Five hundred years after Martin Luther published his 95 theses (whether he nailed them to a church door is a matter of debate), the Evangelical Alliance has issued a statement looking at relationships between evangelical Christians and the Roman Catholic church.

The Reformation, as it arose at the start of the 16th century was not so much an innovation as a recovery – a recovery of the essential content of the ​‘evangel’ or ​‘good news’ of salvation proclaimed by Jesus Christ himself, and by his apostles. For evangelicals the importance of that recovery is evidently reflected in our designation.

The statement makes clear that we owe a great deal of our doctrinal, spiritual and cultural identity to the Reformation, and goes on to consider:

  • The enduring importance of the Reformation for evangelical Christians, as well as Christians more generally.
  • The core theological emphases of the Reformation, and the vital recovery of authentic gospel Christianity that they represented.
  • The divergences between evangelical and Roman Catholic faith and practice that are rooted in the Reformation, and which persist today.
  • The attempts that have been made, especially in recent decades, to promote greater understanding, convergence and common action between evangelicals and Roman Catholics.

Keeping the Bible central in determining Christian doctrine and practice was key to Luther’s protest against indulgences in 1517. Indulgences were granted by the church to mitigate the punishment due from God, either to themselves, their loved ones, or others in purgatory. Traditionally they required some form of ritual action – for example saying prayers or taking part in a pilgrimage – but in the decades leading up to Luther’s protest, they had become heavily commercialised and corrupt. 

Luther argued that indulgences were against biblical teaching and it was the Bible, not the Pope or the Church, which had final authority. He also translated the Bible into his native German, making it accessible to the mass of ordinary people, whereas previously the Latin Vulgate was the only authorised version, which was seldom read or understood beyond the clerical elite.

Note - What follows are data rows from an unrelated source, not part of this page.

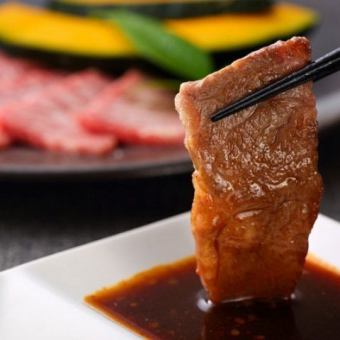 【2.炭火焼肉忠吉の満足コース】1人前5000円(税込)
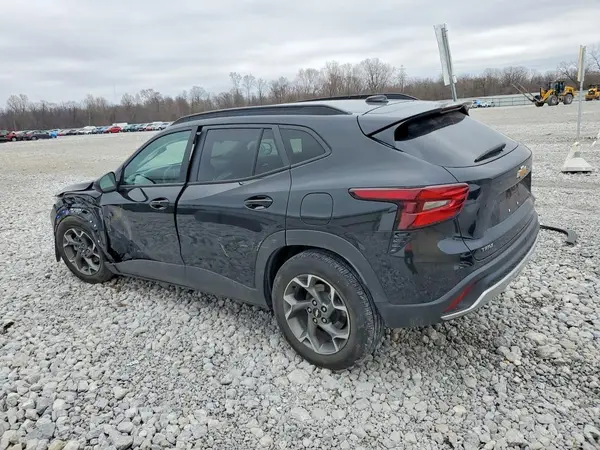 KL77LHE28RC158741 2024 CHEVROLET TRAX - Image 2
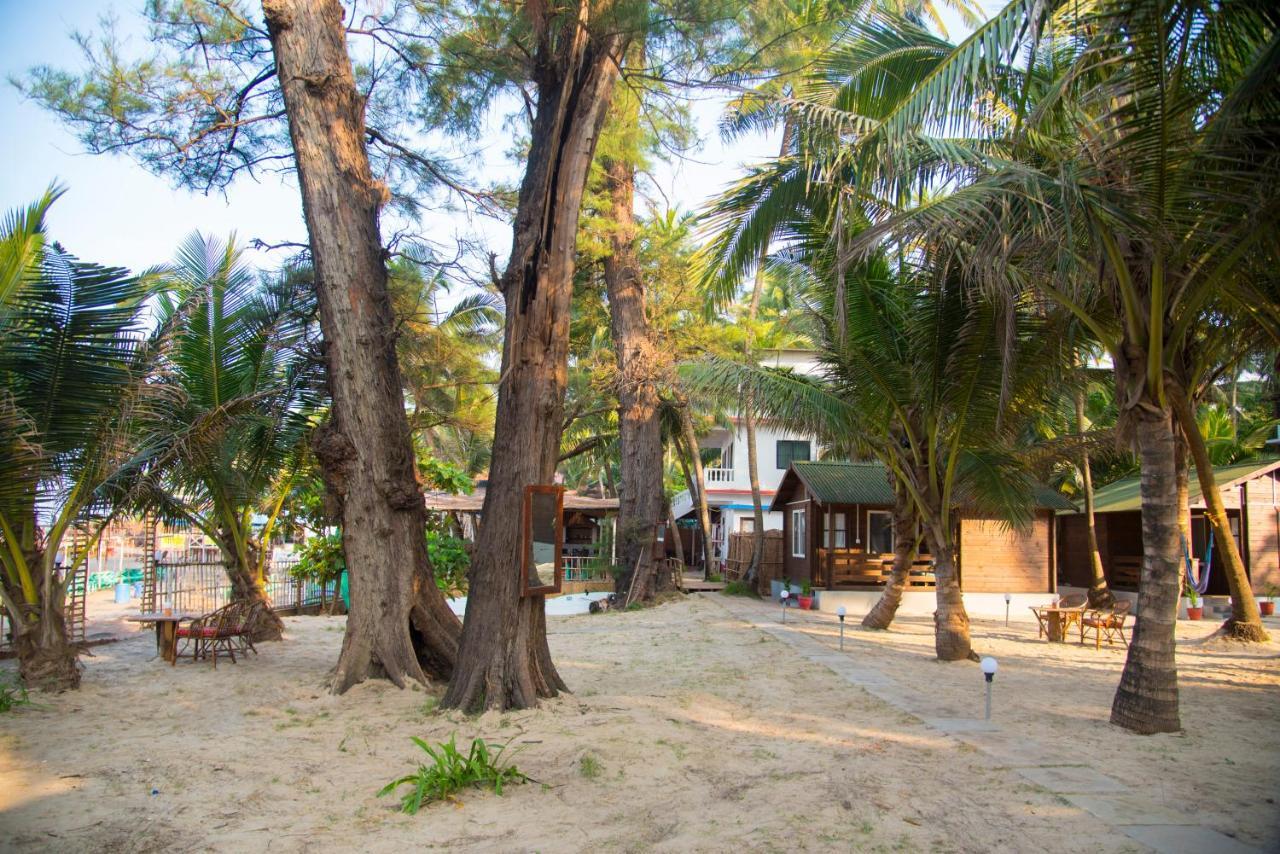 Silent Beach Resort Мандрем Екстериор снимка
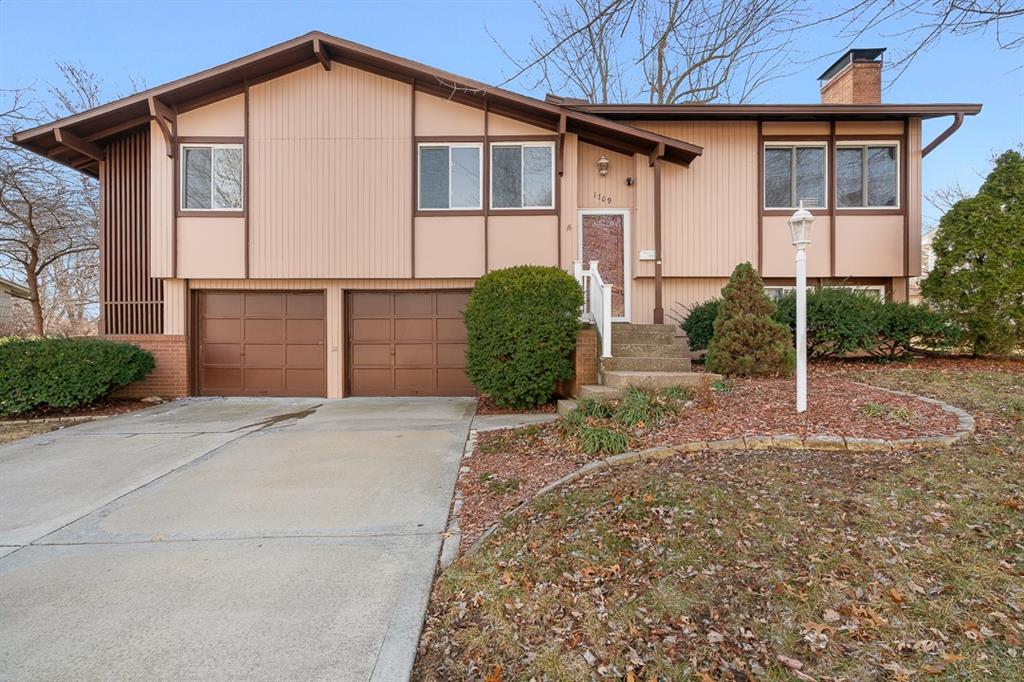 Listing Photo MLS #HMS2594295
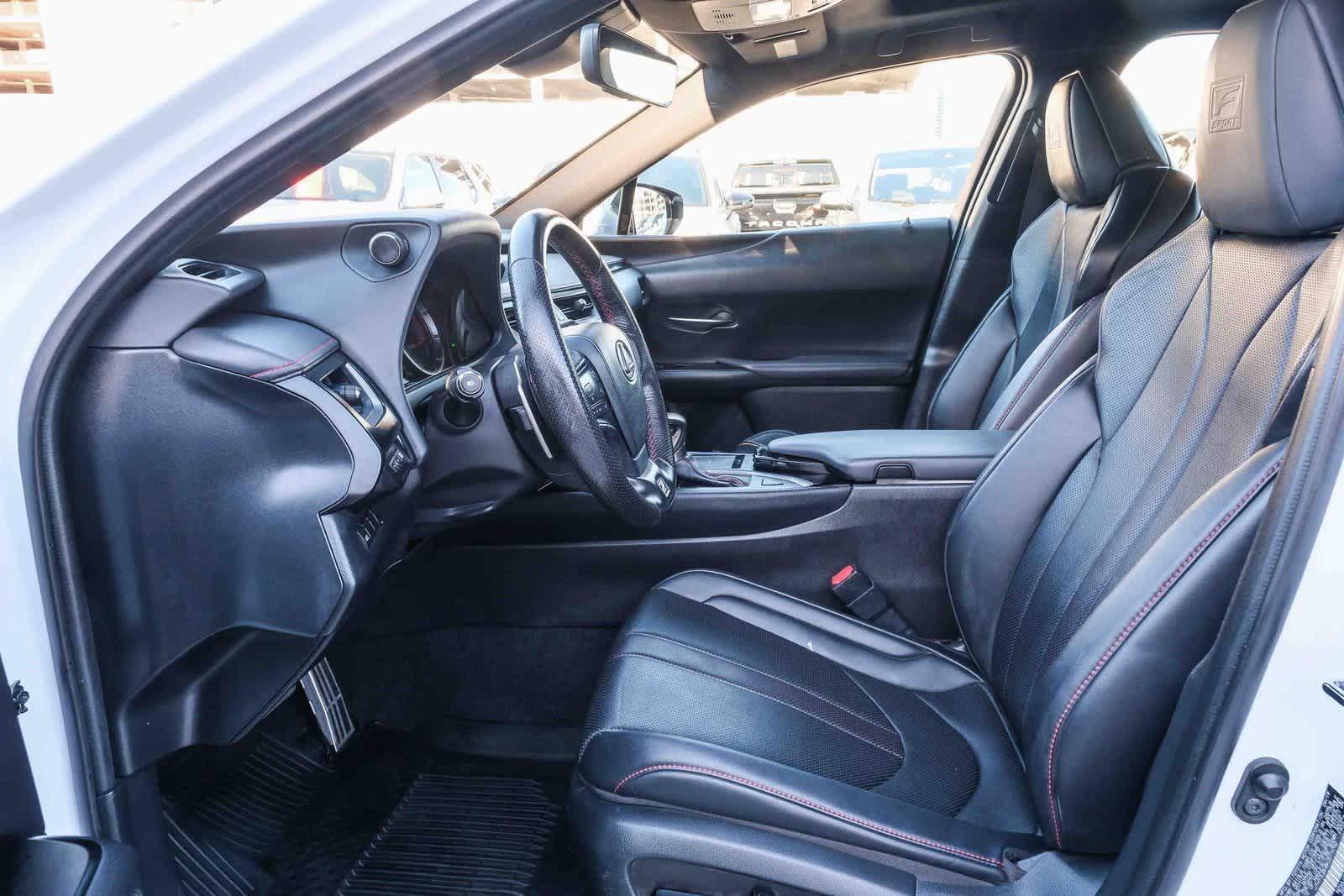 Thumbnail: 2019 Lexus UX - 20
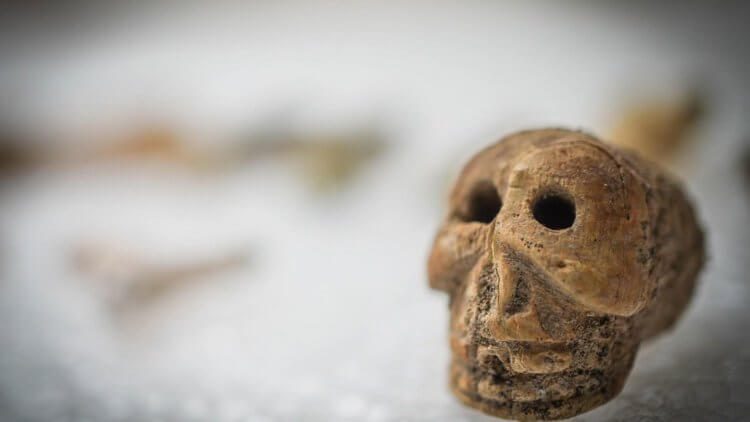 Археологи обнаружили в Помпеях ящик с колдовскими принадлежностями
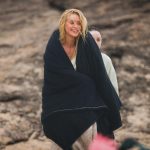 Perrengue congelante: Marina Ruy Barbosa luta contra o frio em ensaio na praia do Rio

The statement notes specific points of divergence around:

  • The nature and authority of the Church: we do not accept that the Church is expressed definitively by the church of Rome and that evangelicals and others are classed less definitively as ​‘ecclesial communities’. 
  • The papacy and papal infallibility: while some evangelicals belong to churches led by bishops, we reject the narrative of papal supremacy and Petrine succession as without biblical warrant.
  • Sacraments: with respect to Baptism and the Lord’s Supper, evangelicals would typically disagree with the Catholic notion that they intrinsically or instrumentally mediate regeneration and grace, and would disavow Catholic teaching on Communion as a Eucharistic sacrifice.
  • Mariology: there is much that we can glean from Mary’s life and witness; yet on biblical grounds we nonetheless regard her, like us, as a pilgrim sinner and we find no basis for her own immaculate conception or assumption. Nor do we find any biblical grounds for the common Roman Catholic construal of Mary as one through whom we should pray. 

Points of convergence and co-operation identified in the statement:

  • Creeds: Although not all evangelical churches recite or formally subscribe to the key ecumenical creeds of the early Church, we do share with Roman Catholics the substantive doctrines affirmed by those creeds. Hence the creation and sustaining of the cosmos by God, the Trinity of Father, Son and Holy Spirit, the deity of Christ and his uniqueness for salvation, his conception by the Spirit and birth of the Virgin Mary, his atoning death, bodily resurrection, ascension, universal rule and promised return to judge humanity and usher in a new and eternal order – all are held by evangelicals and Catholics alike.
  • Evangelism and renewal: from its earliest days the Evangelical Alliance has promoted religious liberty, and this has included support for the right of evangelicals to persuade Catholics of the evangelical understanding of the gospel. In the past century, however, there has been growing mutual understanding and effort between Catholics and evangelicals in the work of evangelism. Significant numbers of evangelicals and Catholics since the 1960s have also found new depths of fellowship as they have explored the gifts, work and life of the Holy Spirit together. 
  • Social and medical ethics, and the common good. In the 1990s, Evangelicals and Catholics Together crystallized a good deal of earlier joint action by each community on ethical issues related to the start and end of life, as well as on the classical Christian understanding of marriage and family. Joint work on abortion,euthanasia and marriage is born out of a shared conviction about the sanctity of human life as created in God’s image, and the sovereignty of God over life and death, family life and relationships.